Free expression and free speech have limits. Our schools must engage in active and persuasive teaching about those limits, and there is no doubt that school officials must have means available to sanction student expression that goes too far. But who defines what is too far? In decisions over the last 50 years the Supreme Court has set elaborate standards for protected speech, and teachers and administrators must be able to act swiftly and decisively when student expression violates the rights of others or when it threatens property or safety. I may not cry “Fire!” in a crowded theater, and a student may not cry “Fire!” in a crowded school auditorium.

But the point is that these standards already exist, and they exist for all of us--student, teacher, newspaper editor and politician.

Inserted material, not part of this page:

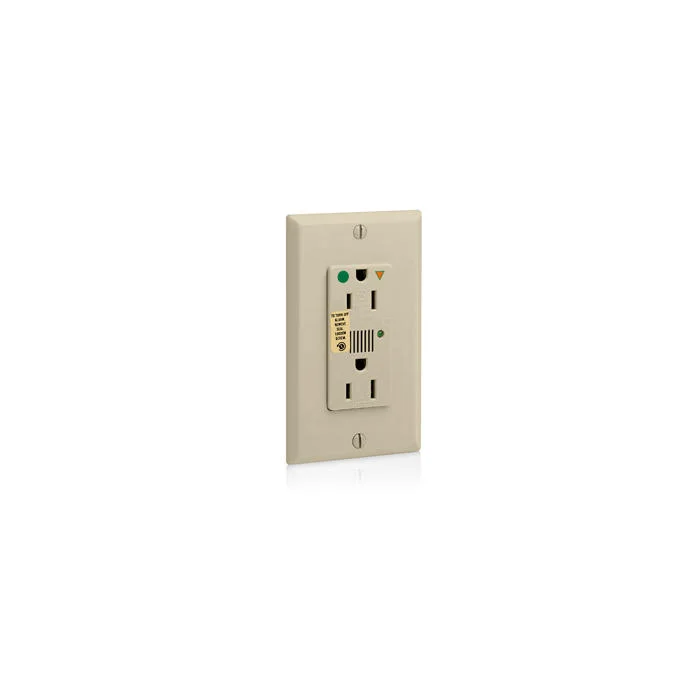 Duplex Heavy Duty Isolated Grounding Surge Protective Straight Blade Receptacle, 125 VAC, 15 A, 2 Poles, 3 Wires, Ivory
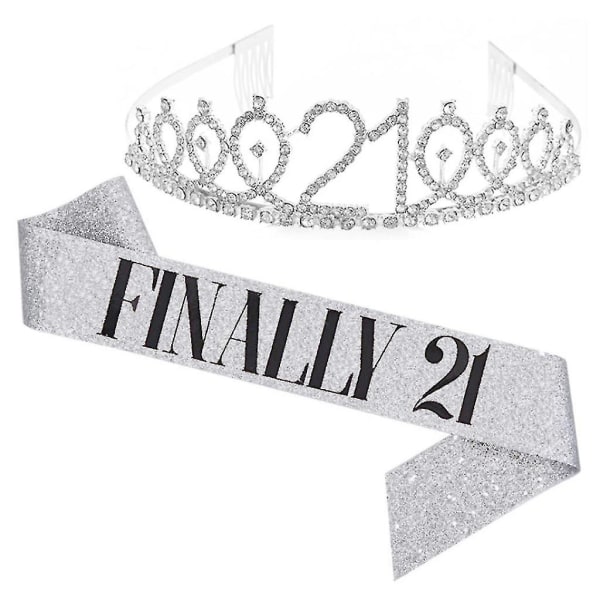 Kvinnor glittrande Rhinestone Brev Print Sash Tiara Set födelsedag Silver 21 år gammal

To define free speech more narrowly in schools than elsewhere is to deny the very efficacy of existing limits to protected speech and to recast schools as institutions separate and immune from general application of constitutional law. At that moment the teaching of the First Amendment in schools becomes the kind of “mere platitude” that the high court warned us about 40 years ago.

Free speech is a risk, often leading to conflict in schools as anywhere else. Still, in Tinker, the court argued that “our Constitution says we must take this risk, and our history says it is this sort of hazardous freedom that is the basis for our national strength and of the independence and vigor of Americans.”

To take away freedom, to constrain individual liberties without clear danger to other individuals or property, especially in schools, is riskier still. What one risks by regulated speech in authoritarian schools is democracy itself. The high court has taken that risk by giving school authorities the ability to teach democratic principles without abiding by them.